DATA PROVIDED:
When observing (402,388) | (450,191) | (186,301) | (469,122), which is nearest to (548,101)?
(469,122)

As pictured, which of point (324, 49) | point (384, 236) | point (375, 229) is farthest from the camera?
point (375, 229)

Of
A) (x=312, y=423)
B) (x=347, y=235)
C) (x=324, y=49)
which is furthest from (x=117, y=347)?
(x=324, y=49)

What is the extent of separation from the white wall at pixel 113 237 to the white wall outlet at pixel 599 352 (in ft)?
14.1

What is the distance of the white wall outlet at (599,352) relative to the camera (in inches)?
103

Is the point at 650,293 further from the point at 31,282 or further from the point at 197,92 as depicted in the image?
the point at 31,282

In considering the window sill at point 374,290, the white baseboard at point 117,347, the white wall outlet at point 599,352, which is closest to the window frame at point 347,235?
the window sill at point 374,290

CHALLENGE: Put the items starting at the line containing "Is the point" and ending at the last item into a two-column CSV headed text and answer, with one row per item. Enclose each value in quotation marks as a single field, and replace any line breaks in it with spaces.

PROBLEM SOLUTION:
text,answer
"Is the point at 650,293 further from the point at 31,282 or further from the point at 197,92 as depicted in the image?","the point at 31,282"
"In considering the window sill at point 374,290, the white baseboard at point 117,347, the white wall outlet at point 599,352, which is closest to the window frame at point 347,235?","the window sill at point 374,290"